_Job 1_
List every named gas field mentioned in the press release about Shelton Canada.

_Exercise text_
CALGARY, Feb. 4 /PRNewswire-FirstCall/ – Shelton Canada Corp. (“Shelton”) (TSX VENTURE:STO) is pleased to announce that it has signed a Joint Investment Activity agreement with National Joint Stock Company Chornomornaftogaz (“Chornomornaftogaz”), a 100% state owned enterprise of Ukraine, to acquire, jointly develop and operate a concession known as the Arkchangelske Field located on the west side of the Crimean Peninsula in the shallow water shelf of the Black Sea. The working interest acquired by Shelton is 50% of the entire concession. The agreement is now going through the registration process with regulatory authorities of the Ukrainian Government.

This large (87 square kilometer) concession holds a large seismically defined structure with multi zone potential for natural gas. The field is currently on production with cumulative production of 17 billion cubic feet of natural gas from a single platform in the Western portion of the structure producing from the shallow sediments of the Tortonian and middle Maikop formations. Produced gas is transported to a sales point through the Chornomornaftogaz subsea pipeline linking a number of offshore fields to the mainland. This pipeline has capacity for additional daily volumes.

The primary exploration target for the structure is the Lower Paleocene with potential for very large accumulations of natural gas (estimated potential undiscovered resources of 750 billion cubic feet gas in place). The Arkchangelske field is approximately 25 kilometres offshore with water depths of 45 metres.

This concession lies adjacent to the natural gas producing Stormovoye Field (cumulative production 170 billion cubic feet), and Golitsinske Field. Both of these fields are operated by our joint venture partner Chornomornaftogaz and produce natural gas and condensate from sediments of Maikop and Lower Paleocene age.

Chornomornaftogaz and Shelton have planned a work program pursuant to the Joint Investment Activity Agreement. The work program planned for 2009 consists of the acquisition of 300 kilometres of new 2 dimensional seismic as well as development of an optimum production model.

Seismic acquisition contractor bids are now being acquired and the program is scheduled to take place during the second and third quarters of this year.

The Arkchangelske license was renewed in early 2008 and is now valid until 2038.

_Provided information_
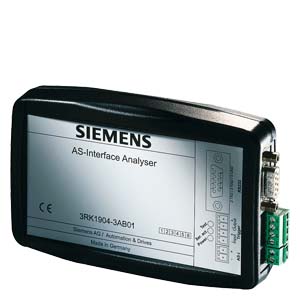 Siemens 3RK1904-3AB01 коммутационные устройства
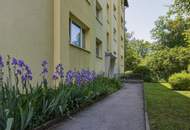 3-Zimmer-Wohnung in bester Urfahraner Lage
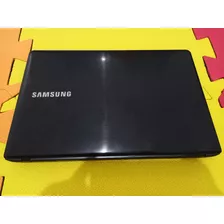 Notebook Samsung Np270e5g-xd1br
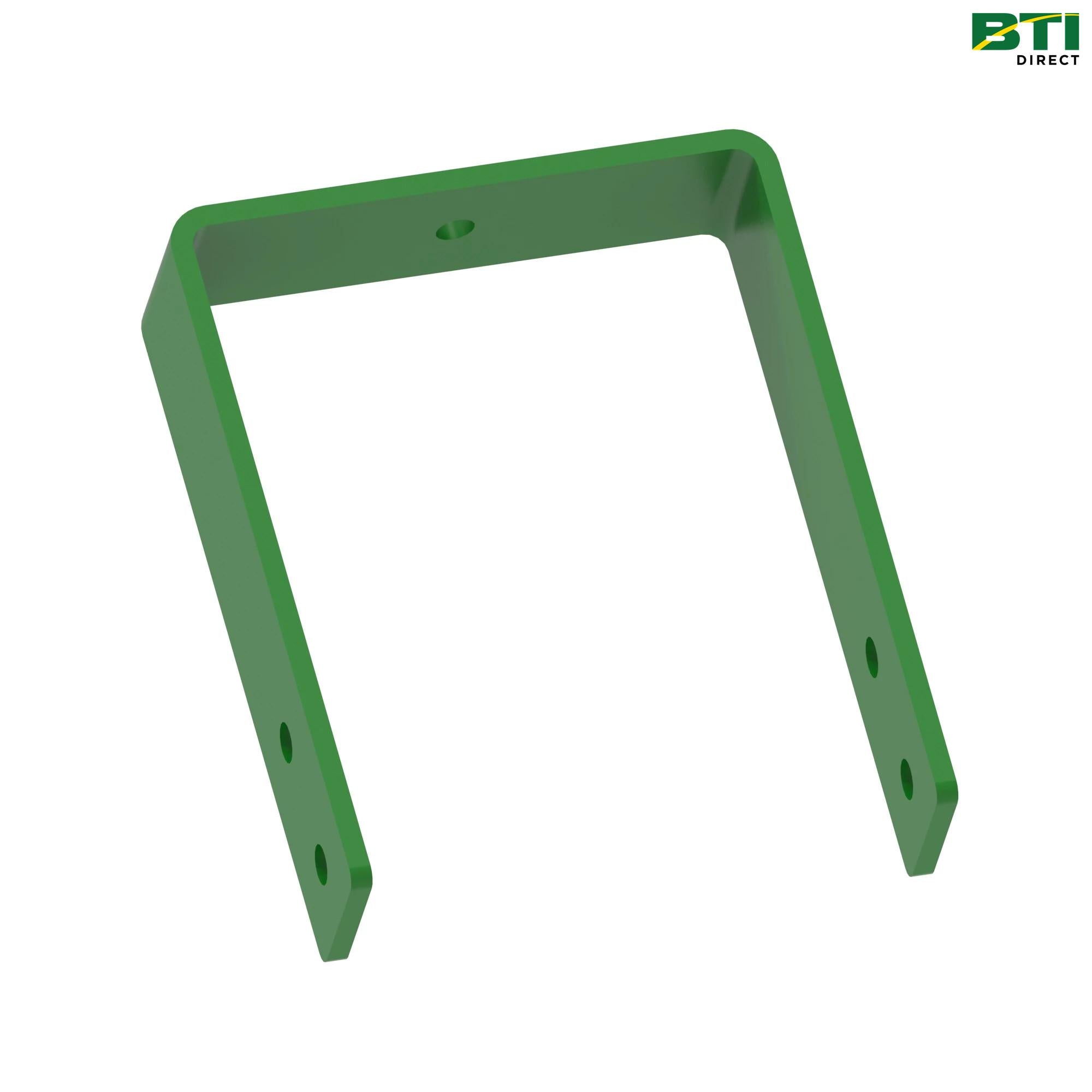 A122792: Hitch Bracket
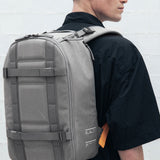Ramverk Backpack 21L - Sand Grey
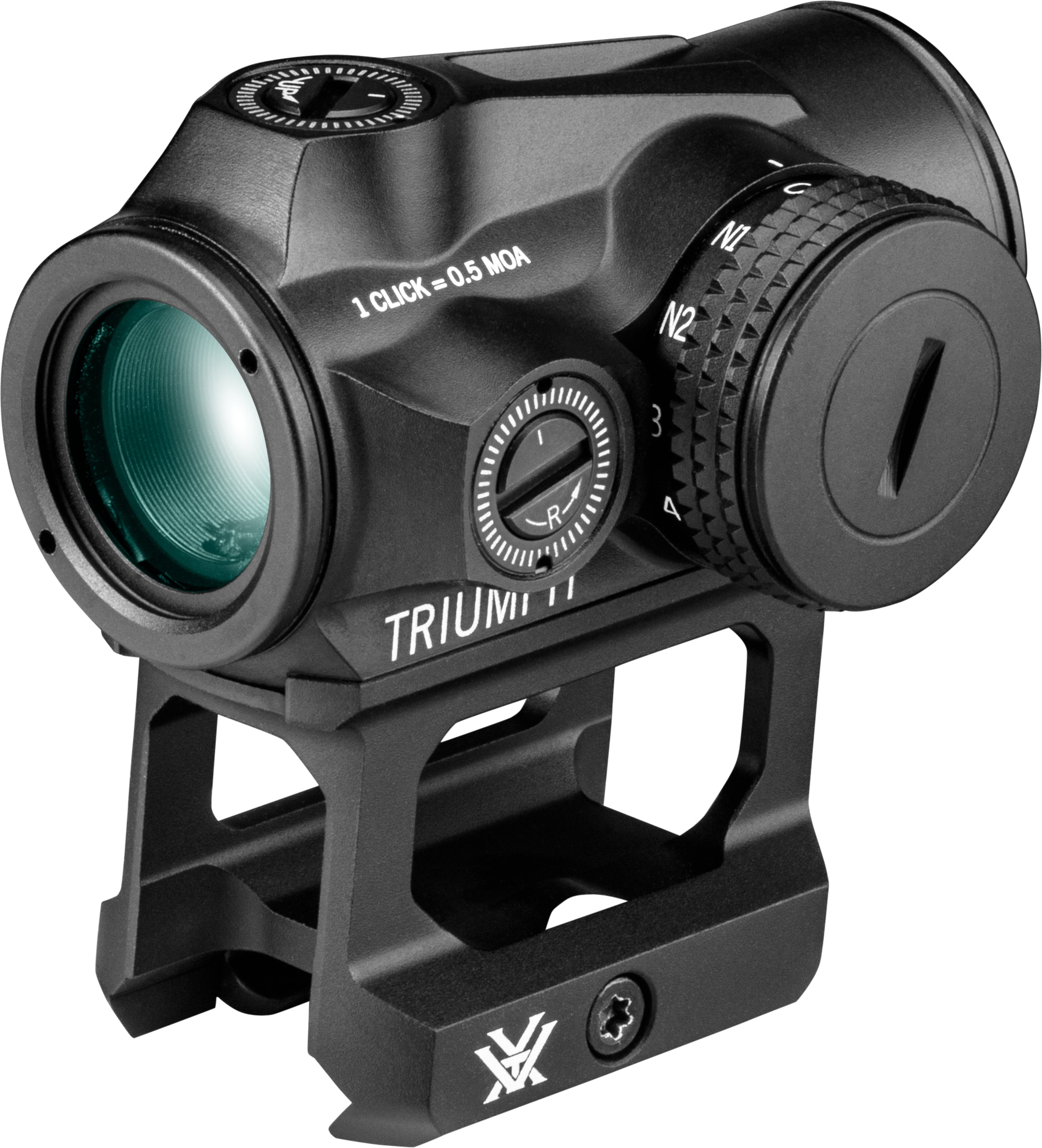 Vortex Red Dot Triumph 2 MOA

_Job 2_
Copy out the six rows above, swapping "Backpack" for "Rucksack" and keeping everything else the same. Leave the pictures out.

_Task output 1_
Arkchangelske Field
Stormovoye Field
Golitsinske Field

_Task output 2_
 Siemens 3RK1904-3AB01 коммутационные устройства
 3-Zimmer-Wohnung in bester Urfahraner Lage
 Notebook Samsung Np270e5g-xd1br
 A122792: Hitch Bracket
Ramverk Rucksack 21L - Sand Grey
 Vortex Red Dot Triumph 2 MOA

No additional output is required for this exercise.